### What the task asks
Rewrite all the items below, switching "viewer" to "observer" and leaving everything else untouched.

-- start Dataset entries --

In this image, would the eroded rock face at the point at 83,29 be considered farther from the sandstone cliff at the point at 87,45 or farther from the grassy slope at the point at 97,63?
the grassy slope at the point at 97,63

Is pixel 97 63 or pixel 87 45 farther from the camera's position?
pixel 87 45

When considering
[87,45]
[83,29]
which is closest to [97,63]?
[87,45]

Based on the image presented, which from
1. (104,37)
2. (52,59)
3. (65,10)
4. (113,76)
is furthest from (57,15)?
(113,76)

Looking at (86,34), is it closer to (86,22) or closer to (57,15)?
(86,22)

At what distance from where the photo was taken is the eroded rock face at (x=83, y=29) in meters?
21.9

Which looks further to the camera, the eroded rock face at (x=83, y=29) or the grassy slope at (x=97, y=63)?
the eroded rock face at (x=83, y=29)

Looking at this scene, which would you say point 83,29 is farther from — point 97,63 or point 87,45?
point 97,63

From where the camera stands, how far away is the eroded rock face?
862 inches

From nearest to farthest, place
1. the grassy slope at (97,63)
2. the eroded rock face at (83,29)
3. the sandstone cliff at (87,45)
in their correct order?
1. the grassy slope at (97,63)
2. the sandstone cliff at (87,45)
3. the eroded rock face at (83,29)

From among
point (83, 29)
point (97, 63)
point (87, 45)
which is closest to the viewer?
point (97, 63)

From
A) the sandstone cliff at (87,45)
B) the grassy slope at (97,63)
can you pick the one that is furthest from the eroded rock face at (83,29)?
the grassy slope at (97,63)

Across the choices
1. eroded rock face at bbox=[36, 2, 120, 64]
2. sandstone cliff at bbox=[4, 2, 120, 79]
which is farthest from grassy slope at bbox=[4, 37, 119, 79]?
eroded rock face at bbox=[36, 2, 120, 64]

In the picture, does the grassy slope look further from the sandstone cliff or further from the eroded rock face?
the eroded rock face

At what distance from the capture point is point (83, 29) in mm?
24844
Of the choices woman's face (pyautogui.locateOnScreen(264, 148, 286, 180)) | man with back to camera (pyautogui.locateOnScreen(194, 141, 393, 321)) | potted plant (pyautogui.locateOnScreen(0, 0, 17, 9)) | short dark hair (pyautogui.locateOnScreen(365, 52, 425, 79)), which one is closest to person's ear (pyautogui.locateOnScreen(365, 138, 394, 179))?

-- end Dataset entries --

### The completed task
In this image, would the eroded rock face at the point at 83,29 be considered farther from the sandstone cliff at the point at 87,45 or farther from the grassy slope at the point at 97,63?
the grassy slope at the point at 97,63

Is pixel 97 63 or pixel 87 45 farther from the camera's position?
pixel 87 45

When considering
[87,45]
[83,29]
which is closest to [97,63]?
[87,45]

Based on the image presented, which from
1. (104,37)
2. (52,59)
3. (65,10)
4. (113,76)
is furthest from (57,15)?
(113,76)

Looking at (86,34), is it closer to (86,22) or closer to (57,15)?
(86,22)

At what distance from where the photo was taken is the eroded rock face at (x=83, y=29) in meters?
21.9

Which looks further to the camera, the eroded rock face at (x=83, y=29) or the grassy slope at (x=97, y=63)?
the eroded rock face at (x=83, y=29)

Looking at this scene, which would you say point 83,29 is farther from — point 97,63 or point 87,45?
point 97,63

From where the camera stands, how far away is the eroded rock face?
862 inches

From nearest to farthest, place
1. the grassy slope at (97,63)
2. the eroded rock face at (83,29)
3. the sandstone cliff at (87,45)
in their correct order?
1. the grassy slope at (97,63)
2. the sandstone cliff at (87,45)
3. the eroded rock face at (83,29)

From among
point (83, 29)
point (97, 63)
point (87, 45)
which is closest to the observer?
point (97, 63)

From
A) the sandstone cliff at (87,45)
B) the grassy slope at (97,63)
can you pick the one that is furthest from the eroded rock face at (83,29)?
the grassy slope at (97,63)

Across the choices
1. eroded rock face at bbox=[36, 2, 120, 64]
2. sandstone cliff at bbox=[4, 2, 120, 79]
which is farthest from grassy slope at bbox=[4, 37, 119, 79]?
eroded rock face at bbox=[36, 2, 120, 64]

In the picture, does the grassy slope look further from the sandstone cliff or further from the eroded rock face?
the eroded rock face

At what distance from the capture point is point (83, 29) in mm?
24844
Of the choices woman's face (pyautogui.locateOnScreen(264, 148, 286, 180)) | man with back to camera (pyautogui.locateOnScreen(194, 141, 393, 321)) | potted plant (pyautogui.locateOnScreen(0, 0, 17, 9)) | short dark hair (pyautogui.locateOnScreen(365, 52, 425, 79)), which one is closest to person's ear (pyautogui.locateOnScreen(365, 138, 394, 179))?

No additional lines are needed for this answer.